TEXTPASSAGE:
####
21. August 2009

RUSSLAND: Es geht zu wie im Krieg

Putin besorgt über Zustand der Industrieanlagen

MOSKAU - Der russische Premier, Wladimir Putin, will heute den havarierten Staudamm Sajano-Schuschenskoje im südsibirischen Chakassien besuchen. Putin zeigte sich am Donnerstag auf einer Sitzung des Präsidiums des russischen Kabinetts besorgt über den Zustand der russischen Industrie-Anlagen. „Die tragischen Vorfälle“ am Staudamm in Chakassien hätten gezeigt, „wie viel noch getan werden muss, um die Zuverlässigkeit der technischen Anlagen zu erhöhen“.

Putin ordnete eine Inventur aller strategischen und lebenswichtigen Infrastruktur-Objekte im ganzen Land an. Außerdem müssten Verfahren entwickelte werden, damit diese Objekte regelmäßig kontrolliert und modernisiert werden. „Was auf unseren Straßen passiert, das ist wie ein Bericht aus einem Kriegsgebiet, und so ist es auch bei der Arbeit in komplizierten technischen Anlagen. Die technologische Disziplin ist sehr niedrig.“
Am Montag war der Boden des hundert Meter langen Kraftwerk-Turbinen-Saals aufgebrochen. Die Wassermassen des Jenessej stürzten auf die etwa 70 Arbeiter, die sich in der Maschinen-Halle befanden. 17 Arbeiter wurden tot geborgen, 58 werden noch vermisst. Suchtrupps mit Hunden suchen die Räume des Kraftwerks nach eingeschlossenen Arbeitern ab. Taucher machten sich im überfluteten Maschinensaal, aus dem seit Mittwoch das Wasser abgepumpt wird, auf die Suche nach Menschen, die möglicherweise in Schächten und Zwischenräumen überlebt haben. Die Erfolgs-chancen werden allerdings als sehr gering eingeschätzt.
####
AUSZUG AUS DATENSATZ:
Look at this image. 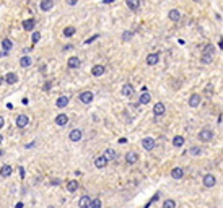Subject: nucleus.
<instances>
[{"mask_svg": "<svg viewBox=\"0 0 223 208\" xmlns=\"http://www.w3.org/2000/svg\"><path fill=\"white\" fill-rule=\"evenodd\" d=\"M213 138V130L210 127H204V129L199 132V140L204 141V143H208V141H212Z\"/></svg>", "mask_w": 223, "mask_h": 208, "instance_id": "nucleus-1", "label": "nucleus"}, {"mask_svg": "<svg viewBox=\"0 0 223 208\" xmlns=\"http://www.w3.org/2000/svg\"><path fill=\"white\" fill-rule=\"evenodd\" d=\"M200 102H202V98H200V94H197V93H192L191 96H189V107H192V109H196V107L200 106Z\"/></svg>", "mask_w": 223, "mask_h": 208, "instance_id": "nucleus-2", "label": "nucleus"}, {"mask_svg": "<svg viewBox=\"0 0 223 208\" xmlns=\"http://www.w3.org/2000/svg\"><path fill=\"white\" fill-rule=\"evenodd\" d=\"M142 146H143V150L147 151H151L156 146V140L151 138V137H145L143 140H142Z\"/></svg>", "mask_w": 223, "mask_h": 208, "instance_id": "nucleus-3", "label": "nucleus"}, {"mask_svg": "<svg viewBox=\"0 0 223 208\" xmlns=\"http://www.w3.org/2000/svg\"><path fill=\"white\" fill-rule=\"evenodd\" d=\"M202 184H204V187H213L217 184V177L213 176V174H205L204 176V179H202Z\"/></svg>", "mask_w": 223, "mask_h": 208, "instance_id": "nucleus-4", "label": "nucleus"}, {"mask_svg": "<svg viewBox=\"0 0 223 208\" xmlns=\"http://www.w3.org/2000/svg\"><path fill=\"white\" fill-rule=\"evenodd\" d=\"M82 137H83V132L82 130H80V129H73L72 132H70L69 138H70V141H73V143H78V141L82 140Z\"/></svg>", "mask_w": 223, "mask_h": 208, "instance_id": "nucleus-5", "label": "nucleus"}, {"mask_svg": "<svg viewBox=\"0 0 223 208\" xmlns=\"http://www.w3.org/2000/svg\"><path fill=\"white\" fill-rule=\"evenodd\" d=\"M160 62V54L158 52H151V54L147 55V65H150V67H153Z\"/></svg>", "mask_w": 223, "mask_h": 208, "instance_id": "nucleus-6", "label": "nucleus"}, {"mask_svg": "<svg viewBox=\"0 0 223 208\" xmlns=\"http://www.w3.org/2000/svg\"><path fill=\"white\" fill-rule=\"evenodd\" d=\"M30 124V117L25 116V114H20L16 117V127H20V129H25V127Z\"/></svg>", "mask_w": 223, "mask_h": 208, "instance_id": "nucleus-7", "label": "nucleus"}, {"mask_svg": "<svg viewBox=\"0 0 223 208\" xmlns=\"http://www.w3.org/2000/svg\"><path fill=\"white\" fill-rule=\"evenodd\" d=\"M165 112H166V107H165L163 102H156L155 106H153V114H155V117H161Z\"/></svg>", "mask_w": 223, "mask_h": 208, "instance_id": "nucleus-8", "label": "nucleus"}, {"mask_svg": "<svg viewBox=\"0 0 223 208\" xmlns=\"http://www.w3.org/2000/svg\"><path fill=\"white\" fill-rule=\"evenodd\" d=\"M12 172H13V168L10 166V164H3L2 168H0V177H10L12 176Z\"/></svg>", "mask_w": 223, "mask_h": 208, "instance_id": "nucleus-9", "label": "nucleus"}, {"mask_svg": "<svg viewBox=\"0 0 223 208\" xmlns=\"http://www.w3.org/2000/svg\"><path fill=\"white\" fill-rule=\"evenodd\" d=\"M93 93L91 91H83L82 94H80V101H82L83 104H91V101H93Z\"/></svg>", "mask_w": 223, "mask_h": 208, "instance_id": "nucleus-10", "label": "nucleus"}, {"mask_svg": "<svg viewBox=\"0 0 223 208\" xmlns=\"http://www.w3.org/2000/svg\"><path fill=\"white\" fill-rule=\"evenodd\" d=\"M121 91H122V94H124V96L129 98V96H132V94L135 93V89H134V85H132V83H126L124 86H122Z\"/></svg>", "mask_w": 223, "mask_h": 208, "instance_id": "nucleus-11", "label": "nucleus"}, {"mask_svg": "<svg viewBox=\"0 0 223 208\" xmlns=\"http://www.w3.org/2000/svg\"><path fill=\"white\" fill-rule=\"evenodd\" d=\"M139 161V154L134 153V151H129V153H126V163L127 164H135Z\"/></svg>", "mask_w": 223, "mask_h": 208, "instance_id": "nucleus-12", "label": "nucleus"}, {"mask_svg": "<svg viewBox=\"0 0 223 208\" xmlns=\"http://www.w3.org/2000/svg\"><path fill=\"white\" fill-rule=\"evenodd\" d=\"M52 7H54V0H41L39 3V8L42 12H49L52 10Z\"/></svg>", "mask_w": 223, "mask_h": 208, "instance_id": "nucleus-13", "label": "nucleus"}, {"mask_svg": "<svg viewBox=\"0 0 223 208\" xmlns=\"http://www.w3.org/2000/svg\"><path fill=\"white\" fill-rule=\"evenodd\" d=\"M80 65H82V60H80L78 57H75V55L67 60V67H69V68H78Z\"/></svg>", "mask_w": 223, "mask_h": 208, "instance_id": "nucleus-14", "label": "nucleus"}, {"mask_svg": "<svg viewBox=\"0 0 223 208\" xmlns=\"http://www.w3.org/2000/svg\"><path fill=\"white\" fill-rule=\"evenodd\" d=\"M34 26H36L34 18H28V20L23 21V29H25V31H33V29H34Z\"/></svg>", "mask_w": 223, "mask_h": 208, "instance_id": "nucleus-15", "label": "nucleus"}, {"mask_svg": "<svg viewBox=\"0 0 223 208\" xmlns=\"http://www.w3.org/2000/svg\"><path fill=\"white\" fill-rule=\"evenodd\" d=\"M90 203H91V198L88 195H83L78 198V208H90Z\"/></svg>", "mask_w": 223, "mask_h": 208, "instance_id": "nucleus-16", "label": "nucleus"}, {"mask_svg": "<svg viewBox=\"0 0 223 208\" xmlns=\"http://www.w3.org/2000/svg\"><path fill=\"white\" fill-rule=\"evenodd\" d=\"M94 166H96L98 169H104L108 166V159L104 158V156H98V158L94 159Z\"/></svg>", "mask_w": 223, "mask_h": 208, "instance_id": "nucleus-17", "label": "nucleus"}, {"mask_svg": "<svg viewBox=\"0 0 223 208\" xmlns=\"http://www.w3.org/2000/svg\"><path fill=\"white\" fill-rule=\"evenodd\" d=\"M168 18H169V20H171V21H174V23H176V21H179V20H181V12H179V10H176V8H173V10H169V13H168Z\"/></svg>", "mask_w": 223, "mask_h": 208, "instance_id": "nucleus-18", "label": "nucleus"}, {"mask_svg": "<svg viewBox=\"0 0 223 208\" xmlns=\"http://www.w3.org/2000/svg\"><path fill=\"white\" fill-rule=\"evenodd\" d=\"M103 156L108 159V161H112V159L117 158V153L112 148H106V150H104V153H103Z\"/></svg>", "mask_w": 223, "mask_h": 208, "instance_id": "nucleus-19", "label": "nucleus"}, {"mask_svg": "<svg viewBox=\"0 0 223 208\" xmlns=\"http://www.w3.org/2000/svg\"><path fill=\"white\" fill-rule=\"evenodd\" d=\"M18 81V75L15 73V72H8L7 75H5V83H8V85H15Z\"/></svg>", "mask_w": 223, "mask_h": 208, "instance_id": "nucleus-20", "label": "nucleus"}, {"mask_svg": "<svg viewBox=\"0 0 223 208\" xmlns=\"http://www.w3.org/2000/svg\"><path fill=\"white\" fill-rule=\"evenodd\" d=\"M104 72H106L104 65H94V67L91 68V75H93V77H101V75H104Z\"/></svg>", "mask_w": 223, "mask_h": 208, "instance_id": "nucleus-21", "label": "nucleus"}, {"mask_svg": "<svg viewBox=\"0 0 223 208\" xmlns=\"http://www.w3.org/2000/svg\"><path fill=\"white\" fill-rule=\"evenodd\" d=\"M55 124L60 125V127L67 125V124H69V116H67V114H59L57 117H55Z\"/></svg>", "mask_w": 223, "mask_h": 208, "instance_id": "nucleus-22", "label": "nucleus"}, {"mask_svg": "<svg viewBox=\"0 0 223 208\" xmlns=\"http://www.w3.org/2000/svg\"><path fill=\"white\" fill-rule=\"evenodd\" d=\"M69 101H70V99L67 96H60V98H57V101H55V106L60 107V109H64V107L69 106Z\"/></svg>", "mask_w": 223, "mask_h": 208, "instance_id": "nucleus-23", "label": "nucleus"}, {"mask_svg": "<svg viewBox=\"0 0 223 208\" xmlns=\"http://www.w3.org/2000/svg\"><path fill=\"white\" fill-rule=\"evenodd\" d=\"M151 101V94L148 91H142L140 98H139V104H148Z\"/></svg>", "mask_w": 223, "mask_h": 208, "instance_id": "nucleus-24", "label": "nucleus"}, {"mask_svg": "<svg viewBox=\"0 0 223 208\" xmlns=\"http://www.w3.org/2000/svg\"><path fill=\"white\" fill-rule=\"evenodd\" d=\"M184 176V169L182 168H173L171 169V177L173 179H182Z\"/></svg>", "mask_w": 223, "mask_h": 208, "instance_id": "nucleus-25", "label": "nucleus"}, {"mask_svg": "<svg viewBox=\"0 0 223 208\" xmlns=\"http://www.w3.org/2000/svg\"><path fill=\"white\" fill-rule=\"evenodd\" d=\"M184 143H186V140H184V137H182V135H176V137L173 138V145L176 146V148H181Z\"/></svg>", "mask_w": 223, "mask_h": 208, "instance_id": "nucleus-26", "label": "nucleus"}, {"mask_svg": "<svg viewBox=\"0 0 223 208\" xmlns=\"http://www.w3.org/2000/svg\"><path fill=\"white\" fill-rule=\"evenodd\" d=\"M126 3L130 10H139L140 7V0H126Z\"/></svg>", "mask_w": 223, "mask_h": 208, "instance_id": "nucleus-27", "label": "nucleus"}, {"mask_svg": "<svg viewBox=\"0 0 223 208\" xmlns=\"http://www.w3.org/2000/svg\"><path fill=\"white\" fill-rule=\"evenodd\" d=\"M20 65H21V67H30V65H31V57H30V55H23V57L20 59Z\"/></svg>", "mask_w": 223, "mask_h": 208, "instance_id": "nucleus-28", "label": "nucleus"}, {"mask_svg": "<svg viewBox=\"0 0 223 208\" xmlns=\"http://www.w3.org/2000/svg\"><path fill=\"white\" fill-rule=\"evenodd\" d=\"M2 47H3V50H5V52H8V50H10L12 47H13V42L5 37V39H2Z\"/></svg>", "mask_w": 223, "mask_h": 208, "instance_id": "nucleus-29", "label": "nucleus"}, {"mask_svg": "<svg viewBox=\"0 0 223 208\" xmlns=\"http://www.w3.org/2000/svg\"><path fill=\"white\" fill-rule=\"evenodd\" d=\"M75 31H77V28H75V26H67V28L64 29V36H65V37H70V36L75 34Z\"/></svg>", "mask_w": 223, "mask_h": 208, "instance_id": "nucleus-30", "label": "nucleus"}, {"mask_svg": "<svg viewBox=\"0 0 223 208\" xmlns=\"http://www.w3.org/2000/svg\"><path fill=\"white\" fill-rule=\"evenodd\" d=\"M212 60H213V55L212 54H204L202 59H200V62L204 65H208V64H212Z\"/></svg>", "mask_w": 223, "mask_h": 208, "instance_id": "nucleus-31", "label": "nucleus"}, {"mask_svg": "<svg viewBox=\"0 0 223 208\" xmlns=\"http://www.w3.org/2000/svg\"><path fill=\"white\" fill-rule=\"evenodd\" d=\"M78 189V182L77 181H69L67 182V190L69 192H75Z\"/></svg>", "mask_w": 223, "mask_h": 208, "instance_id": "nucleus-32", "label": "nucleus"}, {"mask_svg": "<svg viewBox=\"0 0 223 208\" xmlns=\"http://www.w3.org/2000/svg\"><path fill=\"white\" fill-rule=\"evenodd\" d=\"M163 208H176V202L173 198H166L163 202Z\"/></svg>", "mask_w": 223, "mask_h": 208, "instance_id": "nucleus-33", "label": "nucleus"}, {"mask_svg": "<svg viewBox=\"0 0 223 208\" xmlns=\"http://www.w3.org/2000/svg\"><path fill=\"white\" fill-rule=\"evenodd\" d=\"M134 37V31H124L122 33V41H130Z\"/></svg>", "mask_w": 223, "mask_h": 208, "instance_id": "nucleus-34", "label": "nucleus"}, {"mask_svg": "<svg viewBox=\"0 0 223 208\" xmlns=\"http://www.w3.org/2000/svg\"><path fill=\"white\" fill-rule=\"evenodd\" d=\"M90 208H101V200L99 198H93L90 203Z\"/></svg>", "mask_w": 223, "mask_h": 208, "instance_id": "nucleus-35", "label": "nucleus"}, {"mask_svg": "<svg viewBox=\"0 0 223 208\" xmlns=\"http://www.w3.org/2000/svg\"><path fill=\"white\" fill-rule=\"evenodd\" d=\"M189 153H191V156H199V154L202 153V150L199 148V146H192V148L189 150Z\"/></svg>", "mask_w": 223, "mask_h": 208, "instance_id": "nucleus-36", "label": "nucleus"}, {"mask_svg": "<svg viewBox=\"0 0 223 208\" xmlns=\"http://www.w3.org/2000/svg\"><path fill=\"white\" fill-rule=\"evenodd\" d=\"M39 39H41V33H39V31H34V33H33V37H31L33 44H36V42H39Z\"/></svg>", "mask_w": 223, "mask_h": 208, "instance_id": "nucleus-37", "label": "nucleus"}, {"mask_svg": "<svg viewBox=\"0 0 223 208\" xmlns=\"http://www.w3.org/2000/svg\"><path fill=\"white\" fill-rule=\"evenodd\" d=\"M213 50H215V49H213L212 44H208V46L204 47V54H212V55H213Z\"/></svg>", "mask_w": 223, "mask_h": 208, "instance_id": "nucleus-38", "label": "nucleus"}, {"mask_svg": "<svg viewBox=\"0 0 223 208\" xmlns=\"http://www.w3.org/2000/svg\"><path fill=\"white\" fill-rule=\"evenodd\" d=\"M98 37H99V34H94V36H91V37H90V39H87V41H85V44H91V42H93V41H96Z\"/></svg>", "mask_w": 223, "mask_h": 208, "instance_id": "nucleus-39", "label": "nucleus"}, {"mask_svg": "<svg viewBox=\"0 0 223 208\" xmlns=\"http://www.w3.org/2000/svg\"><path fill=\"white\" fill-rule=\"evenodd\" d=\"M212 89H213L212 85H207V86H205V93H207V94H212V93H213Z\"/></svg>", "mask_w": 223, "mask_h": 208, "instance_id": "nucleus-40", "label": "nucleus"}, {"mask_svg": "<svg viewBox=\"0 0 223 208\" xmlns=\"http://www.w3.org/2000/svg\"><path fill=\"white\" fill-rule=\"evenodd\" d=\"M67 3H69V5H77V3H78V0H67Z\"/></svg>", "mask_w": 223, "mask_h": 208, "instance_id": "nucleus-41", "label": "nucleus"}, {"mask_svg": "<svg viewBox=\"0 0 223 208\" xmlns=\"http://www.w3.org/2000/svg\"><path fill=\"white\" fill-rule=\"evenodd\" d=\"M3 125H5V119H3V117L2 116H0V129H2V127Z\"/></svg>", "mask_w": 223, "mask_h": 208, "instance_id": "nucleus-42", "label": "nucleus"}, {"mask_svg": "<svg viewBox=\"0 0 223 208\" xmlns=\"http://www.w3.org/2000/svg\"><path fill=\"white\" fill-rule=\"evenodd\" d=\"M18 169H20V176L25 177V169H23V168H18Z\"/></svg>", "mask_w": 223, "mask_h": 208, "instance_id": "nucleus-43", "label": "nucleus"}, {"mask_svg": "<svg viewBox=\"0 0 223 208\" xmlns=\"http://www.w3.org/2000/svg\"><path fill=\"white\" fill-rule=\"evenodd\" d=\"M15 208H23V203H21V202H18L16 205H15Z\"/></svg>", "mask_w": 223, "mask_h": 208, "instance_id": "nucleus-44", "label": "nucleus"}, {"mask_svg": "<svg viewBox=\"0 0 223 208\" xmlns=\"http://www.w3.org/2000/svg\"><path fill=\"white\" fill-rule=\"evenodd\" d=\"M114 0H104V3H112Z\"/></svg>", "mask_w": 223, "mask_h": 208, "instance_id": "nucleus-45", "label": "nucleus"}, {"mask_svg": "<svg viewBox=\"0 0 223 208\" xmlns=\"http://www.w3.org/2000/svg\"><path fill=\"white\" fill-rule=\"evenodd\" d=\"M220 47H221V50H223V39H220Z\"/></svg>", "mask_w": 223, "mask_h": 208, "instance_id": "nucleus-46", "label": "nucleus"}, {"mask_svg": "<svg viewBox=\"0 0 223 208\" xmlns=\"http://www.w3.org/2000/svg\"><path fill=\"white\" fill-rule=\"evenodd\" d=\"M2 141H3V137H2V133H0V143H2Z\"/></svg>", "mask_w": 223, "mask_h": 208, "instance_id": "nucleus-47", "label": "nucleus"}]
</instances>
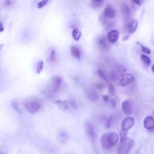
####
DIE AUFGABE:
Führen Sie den Bericht über das Staudammunglück in Chakassien nach seinem letzten Satz fort.

ANTWORT ZUR AUFGABE:
Das Kraftwerk mit seinen zehn Turbinen, von denen zwei zerstört wurden, liefert zur Zeit keinen Strom. Die Wiederherstellungsarbeiten können nach Meinung von Experten bis zu fünf Jahre dauern und nach Meinung des russischen Energie-Ministers Sergej Schmatko 888 Millionen Euro kosten. Schmatko erklärte, bei dem Unfall handele es sich um „die größte und unerklärlichste Havarie auf der ganzen Welt“. Wie die Zeitung „Kommersant“ berichtete, wurden in dem havarierten Wasserkraftwerk bei einer technischen Kontrolle im August vergangenen Jahres 250 technische und Sicherheits-Mängel festgestellt. Offenbar habe das Geld für die notwendige Modernisierung des 30 Jahre alten Kraftwerkes nicht gereicht.
Energie-Minister Sergej Schmatko erklärte, man werde die Milliarden-Verluste durch den erzwungenen Stillstand des Kraftwerkes durch die Installierung von neuen Turbinen ausgleichen. Nach einer Modernisierung werde die Leistung des Kraftwerks dann von 6,4 auf 7,2 Millionen kW steigen. Wie russische Zeitungen berichteten, wird – wegen des Kraftwerk-Stillstands – mit einem Anstieg der Strompreise in Sibirien um 30 Prozent gerechnet.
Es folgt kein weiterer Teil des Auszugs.